If you connect through HomeKit all your HomeKit lights from any brand show up in the Nanoleaf app, so you can control them all from here, if you like. We wouldn't recommend it though, using Apple's Home app is a simpler experience.
There's also a circadian lighting feature in the Nanoleaf app that should match the color temperature of the lights to the natural sunlight throughout the day. But this feature wasn't working during our testing, possibly because we were using a Beta version of the app.
As with Shapes, Elements panels work with Touch Gestures and Touch Actions. The former lets you set a double tap or various swipe actions to turn the lights on or off, dim or brighten them, and switch scenes.
Touch Actions are configurable through the Apple Home app where the Elements show up as both a light and a Button. We set them to activate a Good Morning Scene with a single press and a Good Night Scene with a long press.
The single press worked consistently but the long press was hit or miss. This is because the touch sensitivity isn't the same as tapping on your smart phone, this is much more of a whack-a-mole effort.
You have to press surprisingly hard to get a reaction at all, and you have to use your whole hand, not just press it with your finger. Basically, you have to give it a high five, and whacking your $300 lights does feel a bit wrong.
But the main show here are the Scenes.
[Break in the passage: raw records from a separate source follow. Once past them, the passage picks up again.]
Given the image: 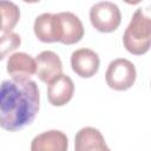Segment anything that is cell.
<instances>
[{"label":"cell","instance_id":"obj_6","mask_svg":"<svg viewBox=\"0 0 151 151\" xmlns=\"http://www.w3.org/2000/svg\"><path fill=\"white\" fill-rule=\"evenodd\" d=\"M99 57L90 48H79L71 54V66L74 73L81 78H91L99 70Z\"/></svg>","mask_w":151,"mask_h":151},{"label":"cell","instance_id":"obj_10","mask_svg":"<svg viewBox=\"0 0 151 151\" xmlns=\"http://www.w3.org/2000/svg\"><path fill=\"white\" fill-rule=\"evenodd\" d=\"M74 151H111L99 130L86 126L74 137Z\"/></svg>","mask_w":151,"mask_h":151},{"label":"cell","instance_id":"obj_8","mask_svg":"<svg viewBox=\"0 0 151 151\" xmlns=\"http://www.w3.org/2000/svg\"><path fill=\"white\" fill-rule=\"evenodd\" d=\"M74 93L73 80L66 76L60 74L48 83L47 86V98L53 106H63L67 104Z\"/></svg>","mask_w":151,"mask_h":151},{"label":"cell","instance_id":"obj_4","mask_svg":"<svg viewBox=\"0 0 151 151\" xmlns=\"http://www.w3.org/2000/svg\"><path fill=\"white\" fill-rule=\"evenodd\" d=\"M137 72L134 65L124 58L112 60L106 70L105 80L109 87L116 91H125L136 81Z\"/></svg>","mask_w":151,"mask_h":151},{"label":"cell","instance_id":"obj_11","mask_svg":"<svg viewBox=\"0 0 151 151\" xmlns=\"http://www.w3.org/2000/svg\"><path fill=\"white\" fill-rule=\"evenodd\" d=\"M35 70V59L25 52L13 53L7 60V72L12 79H29Z\"/></svg>","mask_w":151,"mask_h":151},{"label":"cell","instance_id":"obj_13","mask_svg":"<svg viewBox=\"0 0 151 151\" xmlns=\"http://www.w3.org/2000/svg\"><path fill=\"white\" fill-rule=\"evenodd\" d=\"M34 34L42 42H54L52 29V13H42L35 18Z\"/></svg>","mask_w":151,"mask_h":151},{"label":"cell","instance_id":"obj_9","mask_svg":"<svg viewBox=\"0 0 151 151\" xmlns=\"http://www.w3.org/2000/svg\"><path fill=\"white\" fill-rule=\"evenodd\" d=\"M68 139L59 130L45 131L35 136L31 143V151H67Z\"/></svg>","mask_w":151,"mask_h":151},{"label":"cell","instance_id":"obj_1","mask_svg":"<svg viewBox=\"0 0 151 151\" xmlns=\"http://www.w3.org/2000/svg\"><path fill=\"white\" fill-rule=\"evenodd\" d=\"M39 88L31 79H8L0 84V127L18 131L29 125L39 111Z\"/></svg>","mask_w":151,"mask_h":151},{"label":"cell","instance_id":"obj_2","mask_svg":"<svg viewBox=\"0 0 151 151\" xmlns=\"http://www.w3.org/2000/svg\"><path fill=\"white\" fill-rule=\"evenodd\" d=\"M126 51L134 55L145 54L151 44V17L149 8H138L123 35Z\"/></svg>","mask_w":151,"mask_h":151},{"label":"cell","instance_id":"obj_5","mask_svg":"<svg viewBox=\"0 0 151 151\" xmlns=\"http://www.w3.org/2000/svg\"><path fill=\"white\" fill-rule=\"evenodd\" d=\"M90 21L97 31L110 33L119 27L122 14L116 4L111 1H101L94 4L91 7Z\"/></svg>","mask_w":151,"mask_h":151},{"label":"cell","instance_id":"obj_12","mask_svg":"<svg viewBox=\"0 0 151 151\" xmlns=\"http://www.w3.org/2000/svg\"><path fill=\"white\" fill-rule=\"evenodd\" d=\"M20 19V9L12 1H0V31L12 32Z\"/></svg>","mask_w":151,"mask_h":151},{"label":"cell","instance_id":"obj_14","mask_svg":"<svg viewBox=\"0 0 151 151\" xmlns=\"http://www.w3.org/2000/svg\"><path fill=\"white\" fill-rule=\"evenodd\" d=\"M21 44L20 35L14 32L5 33L0 37V60H2L8 53L17 50Z\"/></svg>","mask_w":151,"mask_h":151},{"label":"cell","instance_id":"obj_7","mask_svg":"<svg viewBox=\"0 0 151 151\" xmlns=\"http://www.w3.org/2000/svg\"><path fill=\"white\" fill-rule=\"evenodd\" d=\"M35 73L39 79L46 84L63 73V63L53 51H42L35 58Z\"/></svg>","mask_w":151,"mask_h":151},{"label":"cell","instance_id":"obj_3","mask_svg":"<svg viewBox=\"0 0 151 151\" xmlns=\"http://www.w3.org/2000/svg\"><path fill=\"white\" fill-rule=\"evenodd\" d=\"M52 29L54 42L73 45L84 37V26L80 19L71 12L52 14Z\"/></svg>","mask_w":151,"mask_h":151}]
</instances>
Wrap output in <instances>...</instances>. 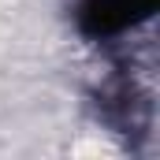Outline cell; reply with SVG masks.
<instances>
[{
    "label": "cell",
    "instance_id": "obj_1",
    "mask_svg": "<svg viewBox=\"0 0 160 160\" xmlns=\"http://www.w3.org/2000/svg\"><path fill=\"white\" fill-rule=\"evenodd\" d=\"M101 119L123 138H142L153 127V89L134 75V67H119L97 89Z\"/></svg>",
    "mask_w": 160,
    "mask_h": 160
},
{
    "label": "cell",
    "instance_id": "obj_2",
    "mask_svg": "<svg viewBox=\"0 0 160 160\" xmlns=\"http://www.w3.org/2000/svg\"><path fill=\"white\" fill-rule=\"evenodd\" d=\"M160 0H78L75 8V30L93 45L123 41L127 34L153 22Z\"/></svg>",
    "mask_w": 160,
    "mask_h": 160
}]
</instances>
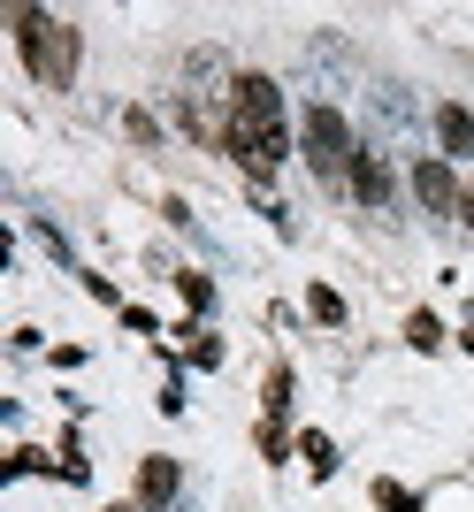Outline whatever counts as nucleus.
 Masks as SVG:
<instances>
[{
    "label": "nucleus",
    "mask_w": 474,
    "mask_h": 512,
    "mask_svg": "<svg viewBox=\"0 0 474 512\" xmlns=\"http://www.w3.org/2000/svg\"><path fill=\"white\" fill-rule=\"evenodd\" d=\"M8 23H16V54L39 85H69L77 77V31L69 23H54L46 8H16Z\"/></svg>",
    "instance_id": "1"
},
{
    "label": "nucleus",
    "mask_w": 474,
    "mask_h": 512,
    "mask_svg": "<svg viewBox=\"0 0 474 512\" xmlns=\"http://www.w3.org/2000/svg\"><path fill=\"white\" fill-rule=\"evenodd\" d=\"M299 146H306V169L329 176V184H337V176H352V161H360V146H352V130H345V115H337V107H322V100L306 107Z\"/></svg>",
    "instance_id": "2"
},
{
    "label": "nucleus",
    "mask_w": 474,
    "mask_h": 512,
    "mask_svg": "<svg viewBox=\"0 0 474 512\" xmlns=\"http://www.w3.org/2000/svg\"><path fill=\"white\" fill-rule=\"evenodd\" d=\"M222 130H237V138L283 130V92H276V77H237V85H230V123H222Z\"/></svg>",
    "instance_id": "3"
},
{
    "label": "nucleus",
    "mask_w": 474,
    "mask_h": 512,
    "mask_svg": "<svg viewBox=\"0 0 474 512\" xmlns=\"http://www.w3.org/2000/svg\"><path fill=\"white\" fill-rule=\"evenodd\" d=\"M413 192H421V207L429 214H459V192H467V184H459L452 176V161H413Z\"/></svg>",
    "instance_id": "4"
},
{
    "label": "nucleus",
    "mask_w": 474,
    "mask_h": 512,
    "mask_svg": "<svg viewBox=\"0 0 474 512\" xmlns=\"http://www.w3.org/2000/svg\"><path fill=\"white\" fill-rule=\"evenodd\" d=\"M176 490H184V467H176L169 451H153V459H138V505H146V512L176 505Z\"/></svg>",
    "instance_id": "5"
},
{
    "label": "nucleus",
    "mask_w": 474,
    "mask_h": 512,
    "mask_svg": "<svg viewBox=\"0 0 474 512\" xmlns=\"http://www.w3.org/2000/svg\"><path fill=\"white\" fill-rule=\"evenodd\" d=\"M436 138H444V161H452V153H474V115L459 100H444L436 107Z\"/></svg>",
    "instance_id": "6"
},
{
    "label": "nucleus",
    "mask_w": 474,
    "mask_h": 512,
    "mask_svg": "<svg viewBox=\"0 0 474 512\" xmlns=\"http://www.w3.org/2000/svg\"><path fill=\"white\" fill-rule=\"evenodd\" d=\"M345 184L367 199V207H390V169L375 161V153H360V161H352V176H345Z\"/></svg>",
    "instance_id": "7"
},
{
    "label": "nucleus",
    "mask_w": 474,
    "mask_h": 512,
    "mask_svg": "<svg viewBox=\"0 0 474 512\" xmlns=\"http://www.w3.org/2000/svg\"><path fill=\"white\" fill-rule=\"evenodd\" d=\"M406 344H413V352H444V321H436L429 306H421V314H406Z\"/></svg>",
    "instance_id": "8"
},
{
    "label": "nucleus",
    "mask_w": 474,
    "mask_h": 512,
    "mask_svg": "<svg viewBox=\"0 0 474 512\" xmlns=\"http://www.w3.org/2000/svg\"><path fill=\"white\" fill-rule=\"evenodd\" d=\"M299 459H306L314 474H337V444H329L322 428H306V436H299Z\"/></svg>",
    "instance_id": "9"
},
{
    "label": "nucleus",
    "mask_w": 474,
    "mask_h": 512,
    "mask_svg": "<svg viewBox=\"0 0 474 512\" xmlns=\"http://www.w3.org/2000/svg\"><path fill=\"white\" fill-rule=\"evenodd\" d=\"M176 291H184V306H192V314H207V306H215V283L199 276V268H184V276H176Z\"/></svg>",
    "instance_id": "10"
},
{
    "label": "nucleus",
    "mask_w": 474,
    "mask_h": 512,
    "mask_svg": "<svg viewBox=\"0 0 474 512\" xmlns=\"http://www.w3.org/2000/svg\"><path fill=\"white\" fill-rule=\"evenodd\" d=\"M306 314H314V321H329V329H337V321H345V299H337L329 283H314V291H306Z\"/></svg>",
    "instance_id": "11"
},
{
    "label": "nucleus",
    "mask_w": 474,
    "mask_h": 512,
    "mask_svg": "<svg viewBox=\"0 0 474 512\" xmlns=\"http://www.w3.org/2000/svg\"><path fill=\"white\" fill-rule=\"evenodd\" d=\"M176 337H184V352H192L199 367H222V344L207 337V329H199V321H192V329H176Z\"/></svg>",
    "instance_id": "12"
},
{
    "label": "nucleus",
    "mask_w": 474,
    "mask_h": 512,
    "mask_svg": "<svg viewBox=\"0 0 474 512\" xmlns=\"http://www.w3.org/2000/svg\"><path fill=\"white\" fill-rule=\"evenodd\" d=\"M260 406H268V421H283V413H291V367H276V375H268V398H260Z\"/></svg>",
    "instance_id": "13"
},
{
    "label": "nucleus",
    "mask_w": 474,
    "mask_h": 512,
    "mask_svg": "<svg viewBox=\"0 0 474 512\" xmlns=\"http://www.w3.org/2000/svg\"><path fill=\"white\" fill-rule=\"evenodd\" d=\"M375 505H383V512H421V497L398 490V482H375Z\"/></svg>",
    "instance_id": "14"
},
{
    "label": "nucleus",
    "mask_w": 474,
    "mask_h": 512,
    "mask_svg": "<svg viewBox=\"0 0 474 512\" xmlns=\"http://www.w3.org/2000/svg\"><path fill=\"white\" fill-rule=\"evenodd\" d=\"M291 451V436H283V421H260V459H283Z\"/></svg>",
    "instance_id": "15"
},
{
    "label": "nucleus",
    "mask_w": 474,
    "mask_h": 512,
    "mask_svg": "<svg viewBox=\"0 0 474 512\" xmlns=\"http://www.w3.org/2000/svg\"><path fill=\"white\" fill-rule=\"evenodd\" d=\"M459 222H467V230H474V184H467V192H459Z\"/></svg>",
    "instance_id": "16"
},
{
    "label": "nucleus",
    "mask_w": 474,
    "mask_h": 512,
    "mask_svg": "<svg viewBox=\"0 0 474 512\" xmlns=\"http://www.w3.org/2000/svg\"><path fill=\"white\" fill-rule=\"evenodd\" d=\"M459 344H467V352H474V321H467V329H459Z\"/></svg>",
    "instance_id": "17"
},
{
    "label": "nucleus",
    "mask_w": 474,
    "mask_h": 512,
    "mask_svg": "<svg viewBox=\"0 0 474 512\" xmlns=\"http://www.w3.org/2000/svg\"><path fill=\"white\" fill-rule=\"evenodd\" d=\"M108 512H130V505H108Z\"/></svg>",
    "instance_id": "18"
}]
</instances>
These aren't lights you get so you can see your cereal better in the morning, these are a "visual experience."
Elements is much more impressive than its RGB siblings in this regard (if you can get past the fact that these lights do not have any color; which we know will be tough for some people). The texture of the wood grain and the edge-to-edge illumination and corner control make the effects really quite stunning.
The app comes pre-loaded with 11 scenes that take advantage of the panels' "organic motion" effects, which are a combination of motion and the "painting" of the light across the panels.
Descriptive titles like "Calming Waterfall," "Clouds," "Fireflies" and "Sunbeam" are spot on. You can create your own Scenes in the app but it's an involved process - ideal for graphic designers and other artists, but for most people using the pre-set Scenes, or downloading more from Nanoleaf's Discover tab in the app, will give you plenty of excellent options.
The color range is also pretty wide for white-only lights. You can go from bright white to warm oranges and everything in between, and the wood background adds a warmer tone to all the colors.
Shades we saw included golds, browns, and silvers, but even at the brightest white the lumen output is too low to use this for any type of task lighting; it's all ambiance all the way.